Process finished with exit code 0

the input file contains:

Name: Some Name
Phone: 1234567890

Second issue each file containes 3 different skills, but the function finds only 1 or 2.. also bad comparison or i have a different errors here?

I would expect the result being a list of just the found skills without the empty places and to find all the skills in the file, not just part of them.

Thanks alot!!!

the function does find now all the skills when i do word.split(', ')
but if i would like it to be more universal, what could be a good way to find those skills if i dont know exactly what will separate them.?

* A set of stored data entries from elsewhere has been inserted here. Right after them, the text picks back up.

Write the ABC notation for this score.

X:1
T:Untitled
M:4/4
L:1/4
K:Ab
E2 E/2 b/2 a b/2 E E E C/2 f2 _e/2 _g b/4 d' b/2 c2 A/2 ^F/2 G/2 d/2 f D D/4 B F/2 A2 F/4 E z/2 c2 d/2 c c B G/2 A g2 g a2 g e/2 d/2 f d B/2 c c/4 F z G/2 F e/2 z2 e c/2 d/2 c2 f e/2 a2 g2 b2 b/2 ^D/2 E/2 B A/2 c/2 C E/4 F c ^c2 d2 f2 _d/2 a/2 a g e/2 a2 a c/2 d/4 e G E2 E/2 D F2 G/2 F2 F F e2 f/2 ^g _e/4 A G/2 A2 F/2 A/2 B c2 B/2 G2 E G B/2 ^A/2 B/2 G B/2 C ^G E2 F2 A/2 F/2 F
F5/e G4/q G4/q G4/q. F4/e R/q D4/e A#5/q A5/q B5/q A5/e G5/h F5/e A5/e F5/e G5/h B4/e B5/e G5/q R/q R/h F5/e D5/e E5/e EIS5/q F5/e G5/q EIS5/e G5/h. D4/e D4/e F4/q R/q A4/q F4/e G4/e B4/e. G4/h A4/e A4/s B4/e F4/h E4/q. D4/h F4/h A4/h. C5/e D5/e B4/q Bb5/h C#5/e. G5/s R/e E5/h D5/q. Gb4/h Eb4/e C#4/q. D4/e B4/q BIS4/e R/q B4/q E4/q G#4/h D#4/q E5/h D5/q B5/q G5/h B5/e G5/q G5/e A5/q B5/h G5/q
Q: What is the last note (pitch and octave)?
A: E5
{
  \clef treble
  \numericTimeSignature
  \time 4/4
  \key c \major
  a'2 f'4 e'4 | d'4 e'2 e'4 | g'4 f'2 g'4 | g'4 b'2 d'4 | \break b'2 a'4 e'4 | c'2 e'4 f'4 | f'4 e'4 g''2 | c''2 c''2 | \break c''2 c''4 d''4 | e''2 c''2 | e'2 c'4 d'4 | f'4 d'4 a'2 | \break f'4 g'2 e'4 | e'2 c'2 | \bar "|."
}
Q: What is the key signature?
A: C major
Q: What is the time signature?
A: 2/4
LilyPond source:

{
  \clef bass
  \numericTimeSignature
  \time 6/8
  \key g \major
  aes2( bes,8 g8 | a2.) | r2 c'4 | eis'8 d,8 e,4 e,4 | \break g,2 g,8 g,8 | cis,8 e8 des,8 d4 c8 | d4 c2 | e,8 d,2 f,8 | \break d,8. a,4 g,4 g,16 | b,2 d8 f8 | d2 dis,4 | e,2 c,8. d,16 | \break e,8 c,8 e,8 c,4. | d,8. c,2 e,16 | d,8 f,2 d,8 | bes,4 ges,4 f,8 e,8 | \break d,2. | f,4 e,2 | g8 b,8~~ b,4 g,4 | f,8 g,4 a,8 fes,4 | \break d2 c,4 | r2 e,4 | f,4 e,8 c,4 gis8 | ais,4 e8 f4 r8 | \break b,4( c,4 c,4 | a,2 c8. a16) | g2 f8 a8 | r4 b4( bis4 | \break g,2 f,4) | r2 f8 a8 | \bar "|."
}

THANKS you all, it was very helpful!!


You get empty lists because None is not equal to an empty list. What you might want is to change the condition to the following:

if matching:
    # do your stuff

It seems that you're checking if a substring is present in the strings in the qualities list. Which might not be what you want. If you want to check the words on a line that appear on the qualities list, you might want to change your list comprehension to:

words = line.split()
match = [word for word in words if word.lower() in qualities]

If you're looking into matching both , and spaces, you might want to look into regex. See Python - Split Strings with Multiple Delimiters.